O sexo depende da anatomia do indivíduo, dos seus cromossomas e das suas hormonas. Desse modo, uma pessoa pode ser macho, fêmea ou intersexo, ou seja, alguém cujo sexo possui características dos dois anteriores.

Assim sendo, seria de esperar que a moda se limitasse à expressão de género e rotulasse os seus estilos de roupa e acessórios como “masculino”, “feminino” e “andrógeno”. Mas quando eu entro numa loja não é isso que eu vejo e em seu lugar olho para os lados e deparo-me com a separação do local em apenas duas secções: a de homem e a de mulher.

Isto cria uma associação de expressões a identidades de género (masculino a homem e feminino a mulher), ignorando, não só a expressão andrógena, que raramente aparece comunicada nos sítios de venda, como todas as identidades de género à exceção de duas, binarizando e polarizando um espetro tridimensional, que vai desde a ageneridade (não existência de género) à fluidez de género (existência de vários na mesma pessoa).

Infelizmente, esta situação agrava-se quando nos apercebemos que essas secções não classificam só identidades de género mas sexos, ao fazerem a distinção de tipos de corpos para diferentes estilos de roupa.

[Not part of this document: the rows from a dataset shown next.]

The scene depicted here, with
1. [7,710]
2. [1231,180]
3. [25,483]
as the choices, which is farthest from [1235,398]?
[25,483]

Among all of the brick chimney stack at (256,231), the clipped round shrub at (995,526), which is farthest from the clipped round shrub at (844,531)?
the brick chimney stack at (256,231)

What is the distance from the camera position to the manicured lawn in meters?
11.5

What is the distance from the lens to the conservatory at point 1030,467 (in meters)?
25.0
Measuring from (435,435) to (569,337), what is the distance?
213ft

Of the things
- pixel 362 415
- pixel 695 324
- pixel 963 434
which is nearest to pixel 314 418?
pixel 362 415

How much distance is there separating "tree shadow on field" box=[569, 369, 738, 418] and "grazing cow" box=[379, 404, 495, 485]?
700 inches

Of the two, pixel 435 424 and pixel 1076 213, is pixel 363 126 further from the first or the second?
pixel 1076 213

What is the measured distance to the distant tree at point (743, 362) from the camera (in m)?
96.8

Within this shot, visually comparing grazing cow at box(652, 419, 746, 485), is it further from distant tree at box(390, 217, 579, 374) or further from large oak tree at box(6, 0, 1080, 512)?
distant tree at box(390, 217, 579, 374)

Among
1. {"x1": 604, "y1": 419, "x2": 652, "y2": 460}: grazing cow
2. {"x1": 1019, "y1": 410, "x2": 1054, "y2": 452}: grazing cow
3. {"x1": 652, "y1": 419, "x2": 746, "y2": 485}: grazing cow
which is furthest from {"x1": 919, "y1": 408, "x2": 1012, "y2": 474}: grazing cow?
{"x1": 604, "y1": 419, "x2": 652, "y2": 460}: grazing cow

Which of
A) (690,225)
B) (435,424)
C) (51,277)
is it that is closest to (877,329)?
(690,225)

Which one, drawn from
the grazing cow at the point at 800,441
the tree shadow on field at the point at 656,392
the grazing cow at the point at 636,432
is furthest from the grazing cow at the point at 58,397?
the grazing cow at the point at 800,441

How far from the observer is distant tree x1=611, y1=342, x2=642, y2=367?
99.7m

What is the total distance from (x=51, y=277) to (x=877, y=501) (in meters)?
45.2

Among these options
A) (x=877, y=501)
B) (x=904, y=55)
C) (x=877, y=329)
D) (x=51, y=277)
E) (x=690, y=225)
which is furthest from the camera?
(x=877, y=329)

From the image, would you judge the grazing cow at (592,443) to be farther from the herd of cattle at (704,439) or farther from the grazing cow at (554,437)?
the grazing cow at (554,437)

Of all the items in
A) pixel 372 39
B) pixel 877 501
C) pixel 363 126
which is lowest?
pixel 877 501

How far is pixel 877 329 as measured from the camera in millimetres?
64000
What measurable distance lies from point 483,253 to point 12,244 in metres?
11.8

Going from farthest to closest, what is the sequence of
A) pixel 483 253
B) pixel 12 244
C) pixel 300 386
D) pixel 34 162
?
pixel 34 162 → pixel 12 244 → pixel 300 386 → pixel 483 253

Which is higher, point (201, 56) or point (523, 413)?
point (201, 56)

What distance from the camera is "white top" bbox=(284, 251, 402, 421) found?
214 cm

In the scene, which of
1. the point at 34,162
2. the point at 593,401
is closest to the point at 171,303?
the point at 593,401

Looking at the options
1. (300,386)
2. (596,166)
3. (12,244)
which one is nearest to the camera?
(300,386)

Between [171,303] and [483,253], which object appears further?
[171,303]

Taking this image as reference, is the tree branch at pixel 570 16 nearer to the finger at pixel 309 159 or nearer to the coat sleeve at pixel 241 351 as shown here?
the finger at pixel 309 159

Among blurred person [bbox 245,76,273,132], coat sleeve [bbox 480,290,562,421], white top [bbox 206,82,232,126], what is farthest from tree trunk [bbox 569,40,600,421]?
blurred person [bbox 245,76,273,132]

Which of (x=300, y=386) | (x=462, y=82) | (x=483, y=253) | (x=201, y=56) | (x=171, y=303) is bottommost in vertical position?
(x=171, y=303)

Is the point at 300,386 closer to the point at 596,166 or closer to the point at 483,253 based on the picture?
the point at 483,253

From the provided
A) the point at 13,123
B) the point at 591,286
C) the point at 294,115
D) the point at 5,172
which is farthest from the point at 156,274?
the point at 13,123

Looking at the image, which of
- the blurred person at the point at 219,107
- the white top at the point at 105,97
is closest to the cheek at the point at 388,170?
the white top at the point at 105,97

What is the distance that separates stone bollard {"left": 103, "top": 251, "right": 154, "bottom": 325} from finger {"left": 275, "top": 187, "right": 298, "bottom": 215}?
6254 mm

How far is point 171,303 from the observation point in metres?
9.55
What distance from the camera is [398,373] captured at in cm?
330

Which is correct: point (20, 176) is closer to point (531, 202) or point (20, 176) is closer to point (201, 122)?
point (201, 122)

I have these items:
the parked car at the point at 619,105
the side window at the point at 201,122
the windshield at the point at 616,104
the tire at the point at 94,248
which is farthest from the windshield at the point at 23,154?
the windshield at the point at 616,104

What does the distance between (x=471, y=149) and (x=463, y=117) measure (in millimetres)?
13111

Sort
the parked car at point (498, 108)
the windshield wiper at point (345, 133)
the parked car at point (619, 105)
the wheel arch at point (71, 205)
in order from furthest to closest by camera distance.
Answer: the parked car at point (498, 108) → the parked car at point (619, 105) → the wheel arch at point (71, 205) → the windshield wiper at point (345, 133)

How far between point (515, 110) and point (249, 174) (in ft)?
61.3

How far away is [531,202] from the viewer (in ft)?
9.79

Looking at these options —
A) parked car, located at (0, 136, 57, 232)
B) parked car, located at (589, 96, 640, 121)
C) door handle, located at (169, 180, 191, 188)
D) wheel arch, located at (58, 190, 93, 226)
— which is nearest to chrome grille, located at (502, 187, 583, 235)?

O modo como a organização das lojas e da moda está feita, associando erradamente expressões de género a anatomias, reflete o pensamento atual (e já desde há bastante tempo) da nossa cultura, partilhado pela maioria das pessoas e visto como verdadeiro no geral, de que as pessoas de um certo sexo se identificam com o género que lhes é atribuído à nascença e que esse género tem inevitavelmente certas características e que essas têm de ser expressas na roupa, porque as pessoas desse género vão identificar-se mais com o estilo que lhes foi associado e porque as outras vão identificá-las melhor como pertencentes a esse género e consequentemente ao sexo que socialmente lhe foi correspondido.

A complexidade da forma como se passa do sexo para a expressão de género e o inverso, percorrendo a identidade binarizada, é simplificada com os rótulos “secção de mulher” e “secção de homem”, que não só refletem o pensamento prático da maioria como o reforçam, porque a marca, a loja e as pessoas que criaram a loja demonstram que também pensam assim, tal como todos os consumidores que ali aparentam aceitar aquela nominalização e regem acriticamente a sua forma de compra de acordo com essa rotulização das secções; indiretamente é dito ao consumidor que esse pensamento está correto, e por ele o ver utilizado à sua volta ele sente-se integrado ao pensar de forma igual. E esse pensamento parece fazer ainda mais sentido quando isto acontece em praticamente todas as lojas de roupa, sendo que podemos mesmo quase dizer em todas, retirando raras exceções que têm aparecido principalmente mais recentemente.

Deste modo: discrimina-se as pessoas intersexo, cuja anatomia nem sempre se insere nas que são utilizadas como modelo standard na criação das roupas; discrimina-se as pessoas transgénero, cuja anatomia nem sempre se insere na que é feita corresponder ao seu género; e discrimina-se qualquer pessoa que tenha uma expressão de género diferente daquela que é associada à sua identidade e ao seu tipo de corpo.

Mas, apesar de vivermos numa sociedade cisnormativa, transfóbica e principalmente capitalista, em que a maioria dos negócios da moda reflete e reforça o silêncio das minorias de modo a manter os seus lucros, alguns não têm medo de quebrar esse ciclo, como é o caso das lojas VEEA, Saint Harridan e Fourteen, que, entre bastantes outras, cada vez mais aparecem atualmente e tentam fazer com que mais partes da população se sintam incluídas.